While I'm not a fundamentalist, sometimes the simplest reading is the best. One line that really stuck with me is when Jesus said, "you do not know the day or the hour" of his return. I do take take one literally. Which means it is supreme arrogance to think that somehow you know when that appointed hour is -- not only that you somehow know the mind of God when he already explicitly said you *don't* know, but worse, that somehow we are so dang important that it will happen in our time or, even worse, *because* of us. In other words, claiming to know when this might happen is the very first sign of someone who says they believe in God yet thinks they are bigger or smarter than God, and that God acts on their command according to their petty earthly desires.
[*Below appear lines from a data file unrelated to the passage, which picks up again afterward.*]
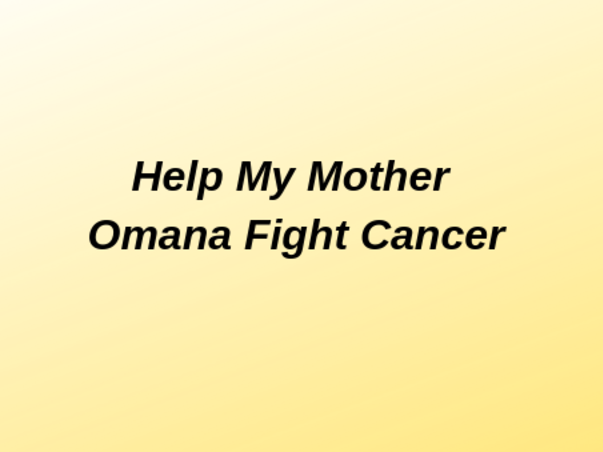 Help My Mother Omana Fight Cancer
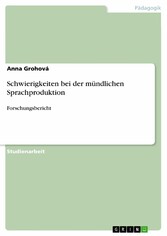 Schwierigkeiten bei der mündlichen Sprachproduktion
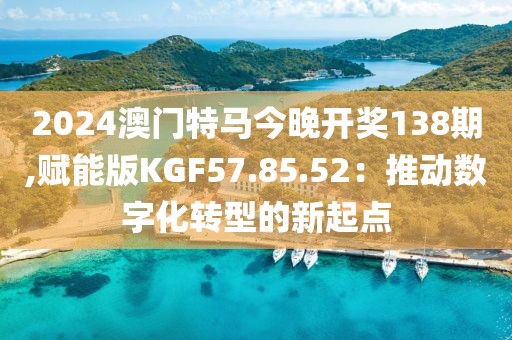 2024澳門特馬今晚開獎138期,賦能版KGF57.85.52：推動數字化轉型的新起點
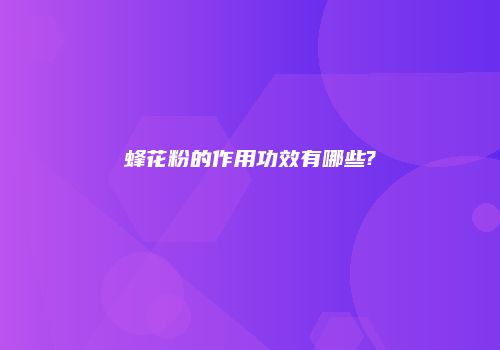 蜂花粉的作用功效有哪些?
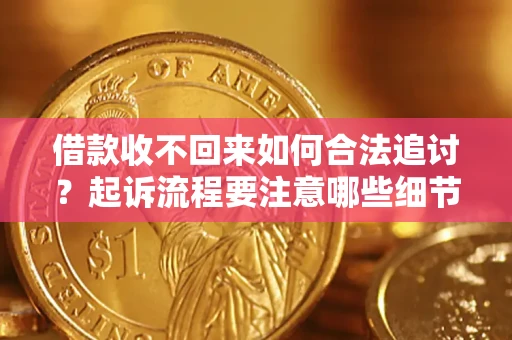 北京借款收不回来如何合法追讨？起诉流程要注意哪些细节？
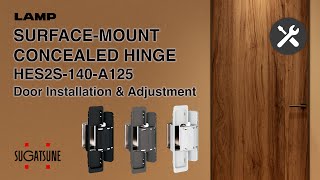 [INSTRUCTIONS 🛠] SURFACE-MOUNT CONCEALED HINGE HES2S-140-A125 Door Installation - Sugatsune Global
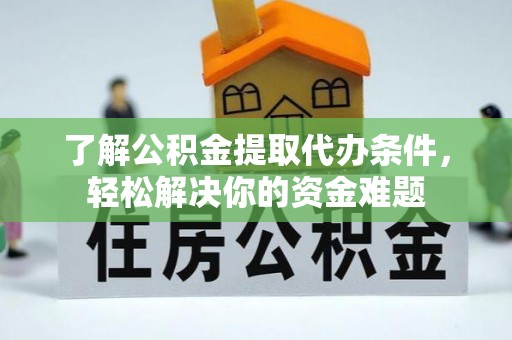 曾都了解公积金提取代办条件，轻松解决你的资金难题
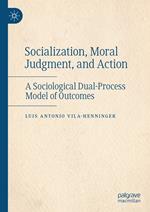 Socialization, Moral Judgment, and Action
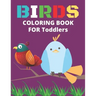 Birds Coloring Book for Toddlers: Confident Birds Coloring Book for Toddlers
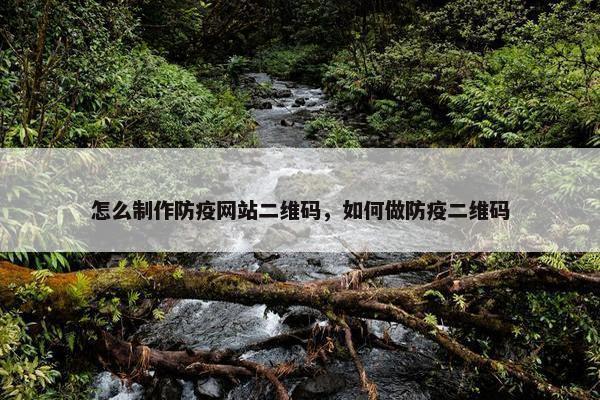 怎么制作防疫网站二维码，如何做防疫二维码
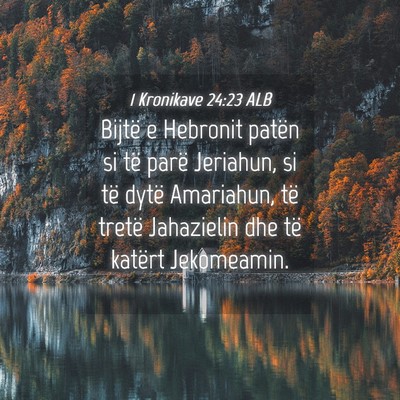 Picture 04 - 1 Kronikave 24:23 ALB - Bijtë e Hebronit patën si të parë Jeriahun, - Bible Verse Picture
This doesn't begin to address the added arrogance of claiming to know what will happen when the time comes. I would agree with a corallary of your take, that anyone who takes Revelations literally is a lunatic at best. Heck, I still have trouble making sense out of Isaiah.
This kind of thinking also offends me to the core because of its indulgence in judgment. When I converted, one of the first things I did was use my concordance to look up what God has to say about humans judging others. There are 14 references to judgement in the Bible. All of them say in essence, "this is God's job," and half of them go on to explicitly say "and it's definitely not your job." To express any joy over God's putative future judgment, much less to claim to know what it is, is an equal arrogance.
Sean
So Sean, I guess you're not down with those people who are trying to breed a red cow to hasten the apocalypse? That would seem the ultimate example of trying to override God's timetable.
That would be correct. The term "special place in hell" comes immediately to mind.
Besides, cow is already red, you have to cook it to change its color.
I'd say its more like saying: "you have a spotted dog and are eligible for social security."